Canadian Personal Finance Blog

Personal Finances and Consumer Concerns, essays, stories, examples and how to articles with a distinctly Canadian Point of View

Archive for February 26th, 2008

Resoled Shoes and A Budget

Tuesday, February 26th, 2008

Jim Flaherty is poised to announce his new budget and instead of the tradition of the finance minister buying a new set of shoes, instead he had his existing shoes re-soled, which I think is a message to say, “Tighten your belts folks, leaner times are ahead” (at least that would be my spin on it). Interesting that he can make that statement given the government is about to announce a $13Billion surplus, which will mostly be used to pay down the national debt (which I agree with as a tactic for using surplus spending, however, I am not happy with the enormity of the surplus itself).

Some new measures may be brought in but it is unlikely to effect (affect?) my wallet too much. The fact that this is the 3rd budget for Mr. Flaherty for a Minority government is quite the achievement.

Stock Options

I have worked in High Tech all of my career, but I think I am one of the few folks who never, ever had a chance to cash in a large amount of stock options for their company. I just never got options until very late in the game and then they became worthless quickly. I state this as a preface (and as a whine as well).

Yesterday I sat down with a couple of co-workers and this topic came up and I was shocked to have them both admit to me the amount of money they “left on the table” with their options. I am assuming they did make some money on options, but the amounts they both quoted me as potential profits they didn’t act on caused my head to spin (well over a million dollars combined).

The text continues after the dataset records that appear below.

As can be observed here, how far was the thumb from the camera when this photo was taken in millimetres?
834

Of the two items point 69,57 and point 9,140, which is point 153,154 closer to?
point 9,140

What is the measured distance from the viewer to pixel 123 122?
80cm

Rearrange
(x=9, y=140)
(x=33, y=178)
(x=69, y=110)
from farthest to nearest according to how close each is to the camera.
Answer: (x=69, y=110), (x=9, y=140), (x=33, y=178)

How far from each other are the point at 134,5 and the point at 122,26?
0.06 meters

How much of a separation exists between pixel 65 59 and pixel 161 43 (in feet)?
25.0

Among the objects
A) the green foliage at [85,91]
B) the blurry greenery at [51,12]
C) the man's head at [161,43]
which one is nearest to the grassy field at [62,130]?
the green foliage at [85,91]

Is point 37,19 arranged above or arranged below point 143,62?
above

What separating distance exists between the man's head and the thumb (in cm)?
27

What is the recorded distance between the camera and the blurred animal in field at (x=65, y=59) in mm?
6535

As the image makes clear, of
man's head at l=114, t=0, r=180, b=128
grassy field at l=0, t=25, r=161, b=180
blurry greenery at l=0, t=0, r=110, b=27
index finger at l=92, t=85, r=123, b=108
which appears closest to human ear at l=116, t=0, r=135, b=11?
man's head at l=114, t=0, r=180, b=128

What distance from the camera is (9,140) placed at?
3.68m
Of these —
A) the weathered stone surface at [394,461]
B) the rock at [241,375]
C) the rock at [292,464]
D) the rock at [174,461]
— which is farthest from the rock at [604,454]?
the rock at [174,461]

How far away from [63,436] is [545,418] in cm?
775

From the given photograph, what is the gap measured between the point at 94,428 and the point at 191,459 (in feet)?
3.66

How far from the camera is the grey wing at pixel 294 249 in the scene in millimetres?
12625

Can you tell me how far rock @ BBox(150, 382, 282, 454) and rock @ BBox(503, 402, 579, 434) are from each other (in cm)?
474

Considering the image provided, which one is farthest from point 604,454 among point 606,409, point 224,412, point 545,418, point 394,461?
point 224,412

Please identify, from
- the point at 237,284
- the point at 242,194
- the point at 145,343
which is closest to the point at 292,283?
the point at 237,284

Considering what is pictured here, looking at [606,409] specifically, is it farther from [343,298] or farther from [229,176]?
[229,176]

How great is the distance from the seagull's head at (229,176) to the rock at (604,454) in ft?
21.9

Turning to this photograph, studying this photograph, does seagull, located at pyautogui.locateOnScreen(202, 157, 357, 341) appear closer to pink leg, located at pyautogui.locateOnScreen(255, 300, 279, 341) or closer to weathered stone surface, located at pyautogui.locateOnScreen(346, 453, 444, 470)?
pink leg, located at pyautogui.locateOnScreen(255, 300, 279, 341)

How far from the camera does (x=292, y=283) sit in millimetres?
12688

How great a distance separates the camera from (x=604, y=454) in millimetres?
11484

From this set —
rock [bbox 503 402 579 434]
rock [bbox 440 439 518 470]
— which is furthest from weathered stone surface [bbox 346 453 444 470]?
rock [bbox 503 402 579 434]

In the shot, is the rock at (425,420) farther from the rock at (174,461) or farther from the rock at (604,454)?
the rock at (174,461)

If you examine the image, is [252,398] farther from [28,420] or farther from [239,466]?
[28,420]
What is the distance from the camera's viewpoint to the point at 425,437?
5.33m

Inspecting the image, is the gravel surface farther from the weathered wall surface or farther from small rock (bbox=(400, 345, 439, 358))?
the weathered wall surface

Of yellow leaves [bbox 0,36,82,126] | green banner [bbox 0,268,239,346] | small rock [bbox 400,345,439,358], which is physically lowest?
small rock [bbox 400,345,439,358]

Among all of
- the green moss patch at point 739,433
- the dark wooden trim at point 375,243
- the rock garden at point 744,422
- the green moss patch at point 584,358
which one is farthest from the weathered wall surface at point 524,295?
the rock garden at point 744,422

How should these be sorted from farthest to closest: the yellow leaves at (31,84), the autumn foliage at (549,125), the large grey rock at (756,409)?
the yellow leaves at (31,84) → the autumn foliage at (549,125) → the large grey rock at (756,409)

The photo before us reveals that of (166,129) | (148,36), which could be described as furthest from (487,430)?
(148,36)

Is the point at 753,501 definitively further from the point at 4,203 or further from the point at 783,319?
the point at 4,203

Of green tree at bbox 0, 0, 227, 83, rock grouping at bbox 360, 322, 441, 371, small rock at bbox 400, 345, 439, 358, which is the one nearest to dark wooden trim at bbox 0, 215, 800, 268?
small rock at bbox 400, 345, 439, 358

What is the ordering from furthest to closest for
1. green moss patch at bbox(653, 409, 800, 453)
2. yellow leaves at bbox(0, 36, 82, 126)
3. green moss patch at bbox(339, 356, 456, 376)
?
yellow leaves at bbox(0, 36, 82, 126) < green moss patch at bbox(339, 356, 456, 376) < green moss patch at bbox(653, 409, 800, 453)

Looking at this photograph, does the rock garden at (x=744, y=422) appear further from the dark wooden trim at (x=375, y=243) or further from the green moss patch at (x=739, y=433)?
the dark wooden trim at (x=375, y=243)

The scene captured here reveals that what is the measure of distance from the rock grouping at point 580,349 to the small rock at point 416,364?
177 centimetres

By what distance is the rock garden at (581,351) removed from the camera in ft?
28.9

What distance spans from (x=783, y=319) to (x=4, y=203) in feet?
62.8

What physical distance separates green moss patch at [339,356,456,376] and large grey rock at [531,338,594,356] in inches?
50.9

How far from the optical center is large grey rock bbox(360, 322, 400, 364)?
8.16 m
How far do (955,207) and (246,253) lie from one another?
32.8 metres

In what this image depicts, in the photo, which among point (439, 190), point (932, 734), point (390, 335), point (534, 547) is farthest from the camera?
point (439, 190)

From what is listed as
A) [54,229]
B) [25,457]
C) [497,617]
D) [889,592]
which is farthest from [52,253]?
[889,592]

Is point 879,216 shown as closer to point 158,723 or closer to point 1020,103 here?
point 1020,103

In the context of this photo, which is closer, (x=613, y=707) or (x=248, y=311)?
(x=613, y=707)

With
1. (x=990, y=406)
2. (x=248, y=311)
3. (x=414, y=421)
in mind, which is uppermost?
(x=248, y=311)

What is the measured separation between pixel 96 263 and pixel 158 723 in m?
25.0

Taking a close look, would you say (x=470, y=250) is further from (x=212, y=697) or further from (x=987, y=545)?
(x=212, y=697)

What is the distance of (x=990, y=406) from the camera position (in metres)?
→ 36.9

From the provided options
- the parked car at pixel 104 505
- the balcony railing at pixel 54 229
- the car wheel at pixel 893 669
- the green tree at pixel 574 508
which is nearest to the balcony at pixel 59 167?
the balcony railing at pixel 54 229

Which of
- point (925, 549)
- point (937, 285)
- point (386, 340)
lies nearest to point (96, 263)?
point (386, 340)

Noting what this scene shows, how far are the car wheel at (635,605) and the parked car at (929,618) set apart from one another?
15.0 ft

Why would you leave that kind of money on the table? Here are some of the reasons I know of:

  1. The options had not fully vested. In this instance I don’t view that as lost money, since you were unable to do anything about this, and you shouldn’t beat yourself up about this “lost potential money”.
  2. I thought the stock would recover. I guess we can see that one, was not a good strategy, in hind sight we can see you should have taken the money and run.
  3. I was waiting for the Stock Options Tax changes. That one had me scratching my head, but I guess it’s a valid reason.
  4. I bought the stock with my options and then held it to live on dividends and capital gains. That one is the most lethal mistake that I have heard. These people really did lose money on this, because they spent the money on the options and then got nothing for that money. The previous three “mistakes” didn’t lose you real money, it just lost you potential money, this one lost real money.
  5. My options were never worth more than a $1000 ever . That is my excuse, I feel like the Eunuch at the orgy sometimes, never got anything out of this whole thing, oh well.

At the end of it all, lost potential money is much like Love Lost, not much you can do about it, so you might as well forget about it.

Any other High Tech Stock Option stories out there?